### Fragmento de lectura
Un domingo, 27 de abril de 2003, el diario argentino Página 12 publica un amplio reportaje sobre Madonna y su "American Life"... Nota que nos pareció recordarla y compartirla con los seguidores de la Reina del Pop.
Precedida
por el alboroto del video-que-no-llegó-a-ver-la-luz (donde, vestida con ropa de
fajina, le lanzaba a Bush Jr. una granada inocua), Madonna, otra vez morocha,
acaba de lanzar su décimo álbum de estudio, American Life, una crítica a ese
Sueño Americano que sigue permitiendo, entre otras cosas, existencias
excepcionales como la suya. ¿Mea culpa, arrepentimiento de madurez o simple
camaleonismo pop? Responde Rodrigo Fresán.

### Información suministrada
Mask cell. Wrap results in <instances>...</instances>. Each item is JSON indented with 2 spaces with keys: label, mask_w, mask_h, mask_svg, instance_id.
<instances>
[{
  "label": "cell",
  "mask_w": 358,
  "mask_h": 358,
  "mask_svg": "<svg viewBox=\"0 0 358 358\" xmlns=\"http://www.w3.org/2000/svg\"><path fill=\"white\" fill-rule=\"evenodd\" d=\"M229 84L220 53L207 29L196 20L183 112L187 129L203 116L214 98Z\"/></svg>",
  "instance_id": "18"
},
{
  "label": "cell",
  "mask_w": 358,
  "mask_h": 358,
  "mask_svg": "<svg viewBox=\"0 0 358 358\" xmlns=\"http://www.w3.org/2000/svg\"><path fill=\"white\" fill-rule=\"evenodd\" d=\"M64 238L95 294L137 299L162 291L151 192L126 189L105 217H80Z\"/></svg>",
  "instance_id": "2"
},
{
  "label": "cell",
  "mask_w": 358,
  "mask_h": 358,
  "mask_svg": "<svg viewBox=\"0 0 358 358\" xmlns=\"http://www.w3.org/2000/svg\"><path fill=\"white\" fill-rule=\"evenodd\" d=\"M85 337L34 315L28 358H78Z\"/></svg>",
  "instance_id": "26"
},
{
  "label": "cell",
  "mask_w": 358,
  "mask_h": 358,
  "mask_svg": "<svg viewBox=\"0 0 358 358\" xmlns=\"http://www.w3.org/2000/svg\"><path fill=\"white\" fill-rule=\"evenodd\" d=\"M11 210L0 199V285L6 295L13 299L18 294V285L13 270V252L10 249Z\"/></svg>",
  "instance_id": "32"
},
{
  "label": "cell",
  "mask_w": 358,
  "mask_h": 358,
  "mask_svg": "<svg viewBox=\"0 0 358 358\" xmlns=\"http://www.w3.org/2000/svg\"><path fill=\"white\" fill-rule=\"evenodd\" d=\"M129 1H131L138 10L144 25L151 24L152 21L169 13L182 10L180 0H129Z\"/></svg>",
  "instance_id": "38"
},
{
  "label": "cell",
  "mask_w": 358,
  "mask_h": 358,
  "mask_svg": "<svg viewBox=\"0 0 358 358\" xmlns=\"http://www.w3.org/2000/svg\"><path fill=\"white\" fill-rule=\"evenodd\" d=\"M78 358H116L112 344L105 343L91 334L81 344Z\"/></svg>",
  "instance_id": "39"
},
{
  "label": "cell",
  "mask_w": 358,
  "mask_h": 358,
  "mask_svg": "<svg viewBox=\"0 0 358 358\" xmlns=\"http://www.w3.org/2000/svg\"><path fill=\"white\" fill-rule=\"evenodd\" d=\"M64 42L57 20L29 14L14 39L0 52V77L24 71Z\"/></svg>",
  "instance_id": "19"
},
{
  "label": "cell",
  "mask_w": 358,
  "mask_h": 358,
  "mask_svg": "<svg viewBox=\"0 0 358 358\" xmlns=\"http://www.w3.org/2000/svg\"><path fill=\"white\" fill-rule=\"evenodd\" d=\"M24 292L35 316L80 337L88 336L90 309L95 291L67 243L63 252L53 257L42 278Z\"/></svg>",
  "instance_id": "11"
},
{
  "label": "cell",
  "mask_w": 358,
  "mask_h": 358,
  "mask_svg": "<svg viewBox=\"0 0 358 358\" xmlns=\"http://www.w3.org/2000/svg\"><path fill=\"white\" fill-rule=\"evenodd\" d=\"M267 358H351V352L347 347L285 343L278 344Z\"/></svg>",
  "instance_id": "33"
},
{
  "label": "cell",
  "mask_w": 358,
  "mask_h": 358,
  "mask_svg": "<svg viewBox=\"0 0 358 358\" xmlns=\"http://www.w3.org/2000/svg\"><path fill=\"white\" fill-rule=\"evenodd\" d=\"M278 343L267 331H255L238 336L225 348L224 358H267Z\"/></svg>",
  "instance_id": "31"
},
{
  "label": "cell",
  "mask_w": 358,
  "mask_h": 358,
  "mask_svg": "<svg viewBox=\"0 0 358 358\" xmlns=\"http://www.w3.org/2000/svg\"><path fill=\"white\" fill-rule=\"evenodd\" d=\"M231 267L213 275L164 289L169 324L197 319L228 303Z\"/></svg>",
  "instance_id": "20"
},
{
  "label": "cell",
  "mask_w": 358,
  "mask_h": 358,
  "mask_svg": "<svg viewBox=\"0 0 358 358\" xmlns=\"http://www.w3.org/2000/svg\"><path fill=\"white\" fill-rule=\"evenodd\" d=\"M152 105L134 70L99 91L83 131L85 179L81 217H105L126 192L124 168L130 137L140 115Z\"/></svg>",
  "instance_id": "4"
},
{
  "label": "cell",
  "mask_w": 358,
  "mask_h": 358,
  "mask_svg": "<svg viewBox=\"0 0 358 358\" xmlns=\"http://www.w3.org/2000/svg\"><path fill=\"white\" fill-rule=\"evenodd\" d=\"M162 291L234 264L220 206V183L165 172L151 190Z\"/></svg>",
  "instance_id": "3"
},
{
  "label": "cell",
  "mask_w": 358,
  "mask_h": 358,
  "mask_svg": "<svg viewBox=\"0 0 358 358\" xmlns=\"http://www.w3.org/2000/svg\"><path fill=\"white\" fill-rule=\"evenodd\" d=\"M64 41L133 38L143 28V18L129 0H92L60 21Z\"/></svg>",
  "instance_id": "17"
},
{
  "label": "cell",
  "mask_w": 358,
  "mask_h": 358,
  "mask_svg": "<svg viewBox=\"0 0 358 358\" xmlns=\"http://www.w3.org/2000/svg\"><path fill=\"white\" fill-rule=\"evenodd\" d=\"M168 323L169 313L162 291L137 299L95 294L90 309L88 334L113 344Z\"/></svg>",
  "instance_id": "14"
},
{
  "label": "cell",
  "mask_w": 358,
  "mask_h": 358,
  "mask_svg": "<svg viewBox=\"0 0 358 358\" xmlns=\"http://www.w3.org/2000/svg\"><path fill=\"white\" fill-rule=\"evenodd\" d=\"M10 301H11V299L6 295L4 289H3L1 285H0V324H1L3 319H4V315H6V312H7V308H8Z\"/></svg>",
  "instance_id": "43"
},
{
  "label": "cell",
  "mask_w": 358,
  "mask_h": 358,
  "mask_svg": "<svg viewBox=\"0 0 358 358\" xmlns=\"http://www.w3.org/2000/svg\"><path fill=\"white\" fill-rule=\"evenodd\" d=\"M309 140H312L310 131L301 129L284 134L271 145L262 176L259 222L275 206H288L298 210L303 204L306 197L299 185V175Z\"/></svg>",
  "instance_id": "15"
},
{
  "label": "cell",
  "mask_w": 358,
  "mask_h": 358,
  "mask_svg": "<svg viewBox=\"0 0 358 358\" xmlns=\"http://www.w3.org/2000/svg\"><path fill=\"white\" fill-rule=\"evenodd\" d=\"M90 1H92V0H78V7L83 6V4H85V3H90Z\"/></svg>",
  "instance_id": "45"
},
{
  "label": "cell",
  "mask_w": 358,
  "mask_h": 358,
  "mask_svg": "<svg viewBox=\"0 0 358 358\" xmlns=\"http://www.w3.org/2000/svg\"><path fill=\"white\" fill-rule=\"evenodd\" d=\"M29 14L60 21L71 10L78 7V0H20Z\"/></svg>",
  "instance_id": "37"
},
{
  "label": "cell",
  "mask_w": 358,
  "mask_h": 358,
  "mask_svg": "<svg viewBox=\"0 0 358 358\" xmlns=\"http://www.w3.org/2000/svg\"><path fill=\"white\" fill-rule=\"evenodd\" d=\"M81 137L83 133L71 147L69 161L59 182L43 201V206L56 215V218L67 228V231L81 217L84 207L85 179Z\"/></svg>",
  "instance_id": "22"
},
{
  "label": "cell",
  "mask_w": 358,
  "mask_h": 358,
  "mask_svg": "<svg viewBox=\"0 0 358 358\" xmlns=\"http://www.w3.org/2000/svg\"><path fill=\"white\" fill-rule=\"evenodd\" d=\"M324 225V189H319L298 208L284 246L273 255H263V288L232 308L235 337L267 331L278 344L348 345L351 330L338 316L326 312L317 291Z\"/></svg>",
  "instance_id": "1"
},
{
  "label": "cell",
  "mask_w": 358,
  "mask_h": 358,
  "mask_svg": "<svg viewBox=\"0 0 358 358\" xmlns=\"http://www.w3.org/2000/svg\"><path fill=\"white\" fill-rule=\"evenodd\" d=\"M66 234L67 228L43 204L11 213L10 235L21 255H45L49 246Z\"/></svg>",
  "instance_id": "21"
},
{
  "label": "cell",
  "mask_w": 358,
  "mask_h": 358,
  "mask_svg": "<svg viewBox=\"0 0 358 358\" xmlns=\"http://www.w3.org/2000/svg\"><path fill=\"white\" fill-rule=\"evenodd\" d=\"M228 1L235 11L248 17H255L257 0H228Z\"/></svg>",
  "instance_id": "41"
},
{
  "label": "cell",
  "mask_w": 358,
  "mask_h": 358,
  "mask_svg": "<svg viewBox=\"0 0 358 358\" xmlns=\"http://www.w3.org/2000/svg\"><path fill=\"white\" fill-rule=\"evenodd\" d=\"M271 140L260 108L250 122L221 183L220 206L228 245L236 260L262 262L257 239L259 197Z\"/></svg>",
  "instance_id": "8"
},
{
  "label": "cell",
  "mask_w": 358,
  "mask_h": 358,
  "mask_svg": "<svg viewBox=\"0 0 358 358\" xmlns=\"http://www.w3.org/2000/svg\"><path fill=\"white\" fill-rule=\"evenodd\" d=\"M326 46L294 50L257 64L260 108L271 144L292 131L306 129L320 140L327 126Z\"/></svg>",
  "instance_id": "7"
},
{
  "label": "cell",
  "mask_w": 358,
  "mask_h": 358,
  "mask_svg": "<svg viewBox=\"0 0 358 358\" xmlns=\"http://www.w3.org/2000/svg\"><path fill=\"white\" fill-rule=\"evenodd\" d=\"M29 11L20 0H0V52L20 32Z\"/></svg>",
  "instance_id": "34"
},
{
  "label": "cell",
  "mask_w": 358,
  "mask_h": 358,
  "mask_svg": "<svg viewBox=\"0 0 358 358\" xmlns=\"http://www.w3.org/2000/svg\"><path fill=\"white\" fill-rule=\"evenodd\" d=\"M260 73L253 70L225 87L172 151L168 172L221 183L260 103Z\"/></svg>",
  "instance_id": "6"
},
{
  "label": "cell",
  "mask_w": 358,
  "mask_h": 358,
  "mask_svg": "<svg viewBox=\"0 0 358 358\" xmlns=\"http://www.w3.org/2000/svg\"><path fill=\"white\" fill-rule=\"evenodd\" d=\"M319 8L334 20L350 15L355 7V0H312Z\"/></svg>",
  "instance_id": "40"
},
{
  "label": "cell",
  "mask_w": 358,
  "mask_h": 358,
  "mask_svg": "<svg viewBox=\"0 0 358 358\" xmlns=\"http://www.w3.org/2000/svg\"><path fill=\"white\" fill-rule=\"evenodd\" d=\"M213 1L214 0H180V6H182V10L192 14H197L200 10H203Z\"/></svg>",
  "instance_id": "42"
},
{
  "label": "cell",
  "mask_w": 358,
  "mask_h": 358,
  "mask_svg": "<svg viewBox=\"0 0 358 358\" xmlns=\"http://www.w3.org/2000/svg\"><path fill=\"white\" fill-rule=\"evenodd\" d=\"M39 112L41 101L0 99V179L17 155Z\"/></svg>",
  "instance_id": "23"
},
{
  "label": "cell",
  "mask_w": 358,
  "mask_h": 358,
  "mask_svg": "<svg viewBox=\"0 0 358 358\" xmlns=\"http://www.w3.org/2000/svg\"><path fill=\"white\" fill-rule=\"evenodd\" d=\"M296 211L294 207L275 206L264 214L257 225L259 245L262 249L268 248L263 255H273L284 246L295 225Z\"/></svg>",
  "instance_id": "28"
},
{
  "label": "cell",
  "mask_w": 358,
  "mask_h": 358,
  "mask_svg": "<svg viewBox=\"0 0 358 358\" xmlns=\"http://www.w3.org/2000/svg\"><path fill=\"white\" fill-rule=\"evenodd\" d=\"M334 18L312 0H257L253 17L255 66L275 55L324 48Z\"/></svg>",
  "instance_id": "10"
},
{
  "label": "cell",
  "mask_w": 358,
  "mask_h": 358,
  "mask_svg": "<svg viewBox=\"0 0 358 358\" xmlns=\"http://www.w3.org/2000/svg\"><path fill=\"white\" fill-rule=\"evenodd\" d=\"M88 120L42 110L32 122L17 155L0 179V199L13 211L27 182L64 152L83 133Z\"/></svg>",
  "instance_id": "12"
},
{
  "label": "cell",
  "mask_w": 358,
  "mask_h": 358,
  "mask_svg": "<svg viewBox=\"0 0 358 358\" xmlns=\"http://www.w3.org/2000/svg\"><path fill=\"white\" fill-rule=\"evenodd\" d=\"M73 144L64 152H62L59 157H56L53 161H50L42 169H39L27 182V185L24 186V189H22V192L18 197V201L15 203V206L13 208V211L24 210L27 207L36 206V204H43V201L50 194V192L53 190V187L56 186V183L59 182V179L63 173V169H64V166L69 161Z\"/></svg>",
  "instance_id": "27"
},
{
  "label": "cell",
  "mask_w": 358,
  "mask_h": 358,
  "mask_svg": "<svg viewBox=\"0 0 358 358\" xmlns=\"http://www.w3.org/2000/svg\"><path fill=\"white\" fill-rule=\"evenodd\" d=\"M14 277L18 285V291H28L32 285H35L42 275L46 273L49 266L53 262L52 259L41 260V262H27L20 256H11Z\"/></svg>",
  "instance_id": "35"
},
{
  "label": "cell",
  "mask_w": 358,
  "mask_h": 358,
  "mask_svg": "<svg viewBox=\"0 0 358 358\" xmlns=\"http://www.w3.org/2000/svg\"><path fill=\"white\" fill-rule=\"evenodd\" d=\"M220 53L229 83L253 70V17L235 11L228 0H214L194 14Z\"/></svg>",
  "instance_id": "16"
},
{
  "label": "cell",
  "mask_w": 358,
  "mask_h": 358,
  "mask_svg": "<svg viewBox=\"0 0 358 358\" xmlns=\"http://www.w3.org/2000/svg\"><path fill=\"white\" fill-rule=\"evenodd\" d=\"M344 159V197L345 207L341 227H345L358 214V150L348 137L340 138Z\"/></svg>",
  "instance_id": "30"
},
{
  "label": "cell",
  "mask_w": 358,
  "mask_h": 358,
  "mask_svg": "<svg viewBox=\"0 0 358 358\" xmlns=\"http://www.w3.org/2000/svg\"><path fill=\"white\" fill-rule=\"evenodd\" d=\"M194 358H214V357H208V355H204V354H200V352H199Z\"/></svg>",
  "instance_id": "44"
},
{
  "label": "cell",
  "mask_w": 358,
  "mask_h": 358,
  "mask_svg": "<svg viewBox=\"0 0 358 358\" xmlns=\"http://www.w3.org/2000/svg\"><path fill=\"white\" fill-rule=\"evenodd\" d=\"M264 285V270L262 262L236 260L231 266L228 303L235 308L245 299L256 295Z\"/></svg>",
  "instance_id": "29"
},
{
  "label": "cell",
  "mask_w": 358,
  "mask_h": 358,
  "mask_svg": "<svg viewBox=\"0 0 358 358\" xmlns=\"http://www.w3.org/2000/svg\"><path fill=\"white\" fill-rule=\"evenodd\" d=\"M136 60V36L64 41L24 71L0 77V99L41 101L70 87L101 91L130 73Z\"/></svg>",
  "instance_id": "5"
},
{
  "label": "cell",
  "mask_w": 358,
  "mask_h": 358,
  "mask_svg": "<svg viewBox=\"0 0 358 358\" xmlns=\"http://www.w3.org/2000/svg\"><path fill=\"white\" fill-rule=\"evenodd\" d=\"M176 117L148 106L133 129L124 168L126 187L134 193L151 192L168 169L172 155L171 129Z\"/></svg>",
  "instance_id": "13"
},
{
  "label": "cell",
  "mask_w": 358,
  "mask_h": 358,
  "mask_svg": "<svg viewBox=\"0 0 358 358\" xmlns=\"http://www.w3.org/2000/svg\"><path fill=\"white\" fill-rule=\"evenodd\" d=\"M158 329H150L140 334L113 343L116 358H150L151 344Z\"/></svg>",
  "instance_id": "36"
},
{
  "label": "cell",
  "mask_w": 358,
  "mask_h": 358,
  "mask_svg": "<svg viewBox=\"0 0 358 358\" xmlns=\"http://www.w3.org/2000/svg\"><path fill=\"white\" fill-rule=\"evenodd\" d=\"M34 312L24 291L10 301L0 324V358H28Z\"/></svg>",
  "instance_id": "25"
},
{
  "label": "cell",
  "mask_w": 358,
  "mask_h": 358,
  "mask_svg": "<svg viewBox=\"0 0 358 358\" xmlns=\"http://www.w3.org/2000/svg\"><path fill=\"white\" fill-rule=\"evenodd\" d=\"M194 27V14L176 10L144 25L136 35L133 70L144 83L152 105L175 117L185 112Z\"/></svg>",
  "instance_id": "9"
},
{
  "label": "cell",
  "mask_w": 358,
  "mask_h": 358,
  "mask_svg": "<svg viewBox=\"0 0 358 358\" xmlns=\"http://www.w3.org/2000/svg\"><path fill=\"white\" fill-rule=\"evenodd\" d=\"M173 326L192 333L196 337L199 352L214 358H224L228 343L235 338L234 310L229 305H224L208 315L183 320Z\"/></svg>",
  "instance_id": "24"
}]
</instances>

### Objetivo del ejercicio
Según el fragmento de lectura, ¿qué lugar ocupa American Life entre los álbumes de estudio de Madonna?

### Respuesta correspondiente
Es su décimo álbum de estudio.